Tighter integration with OS and storage (e.g., predictive prefetching, pinned page cache control) and unified memory hardware to smooth I/O jitter.
Faster de/quantization kernels and mixed-precision integer compute to keep quantized tensors in low-precision through more of the pipeline.
Advanced batching for variable-length prompts (bucketing, packing) and adaptive block sizing to further increase utilization (Table 25 shows room).
Practical applications:
Large-scale evaluation and benchmarking (e.g., HELM; Table 9).

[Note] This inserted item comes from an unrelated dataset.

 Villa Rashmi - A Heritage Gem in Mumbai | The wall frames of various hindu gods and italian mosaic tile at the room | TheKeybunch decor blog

Document processing, data wrangling, and information extraction across large corpora (Tables 10–11).
Cost-effective deployment of very large models for back-office workloads, where throughput and cost per token matter more than single-query latency.

Representative headline result: “On a single T4 GPU with 208 GB CPU RAM and 1.5 TB SSD, FlexGen achieves 0.69 tok/s on OPT‑175B with prompt 512 and output 32—≈69× higher than state-of-the-art offloading systems—and 1.12 tok/s with 4‑bit compression by keeping all weights and caches in CPU memory” (Table 2; Figure 1).